# WORK TO BE COMPLETED
Rewrite every line of the data below as a Markdown table with the columns Row and Line, numbering the rows and leaving out blank lines. Do not include the pictures in the table.

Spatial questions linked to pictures
****
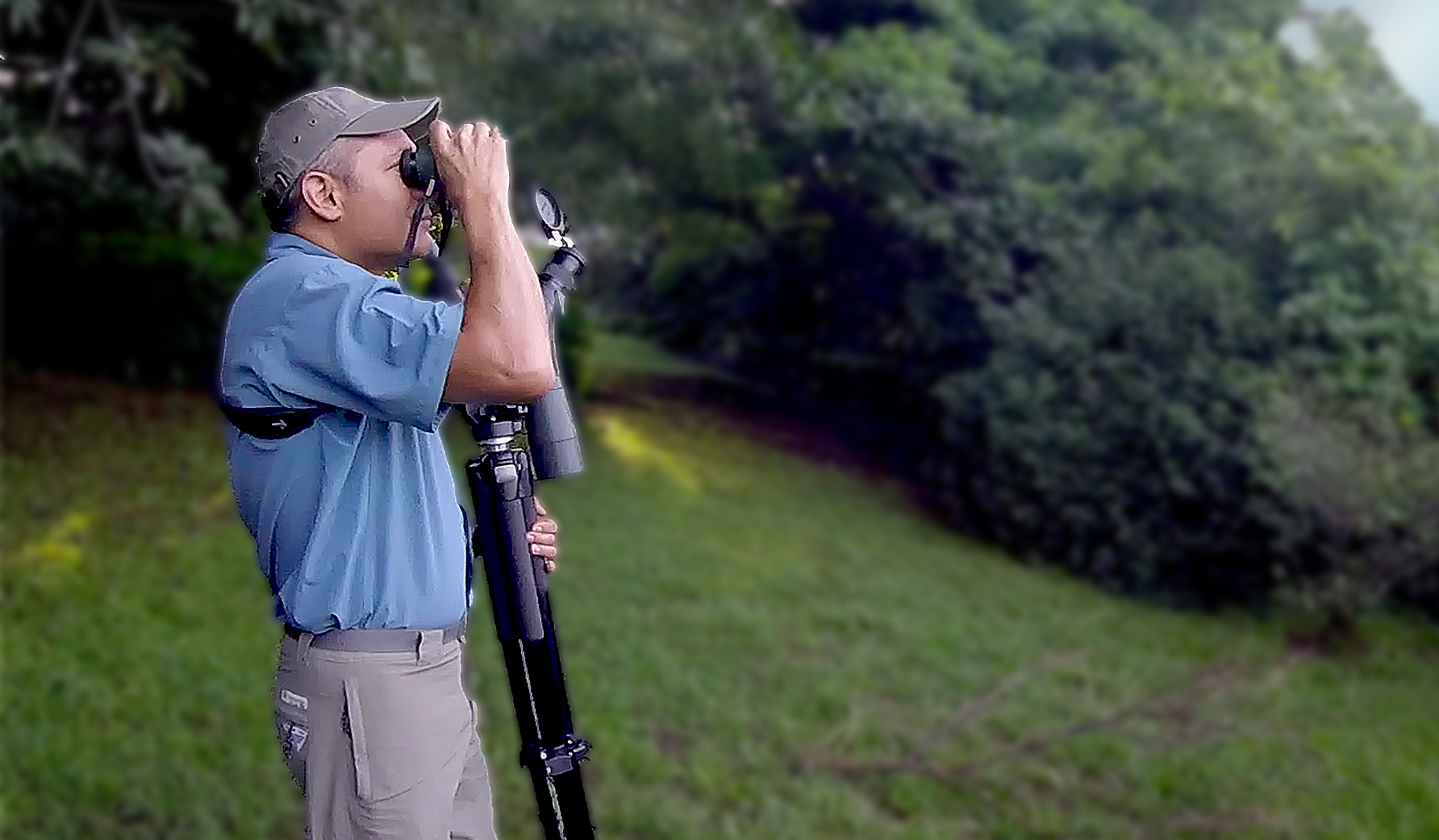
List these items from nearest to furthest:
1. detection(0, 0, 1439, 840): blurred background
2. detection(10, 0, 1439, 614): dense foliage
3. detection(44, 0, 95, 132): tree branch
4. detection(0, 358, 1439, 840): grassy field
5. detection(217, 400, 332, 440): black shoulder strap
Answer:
****
# SOLVED EXERCISE
| Row | Line |
|---|---|
| 1 | List these items from nearest to furthest: |
| 2 | 1. detection(0, 0, 1439, 840): blurred background |
| 3 | 2. detection(10, 0, 1439, 614): dense foliage |
| 4 | 3. detection(44, 0, 95, 132): tree branch |
| 5 | 4. detection(0, 358, 1439, 840): grassy field |
| 6 | 5. detection(217, 400, 332, 440): black shoulder strap |
| 7 | Answer: |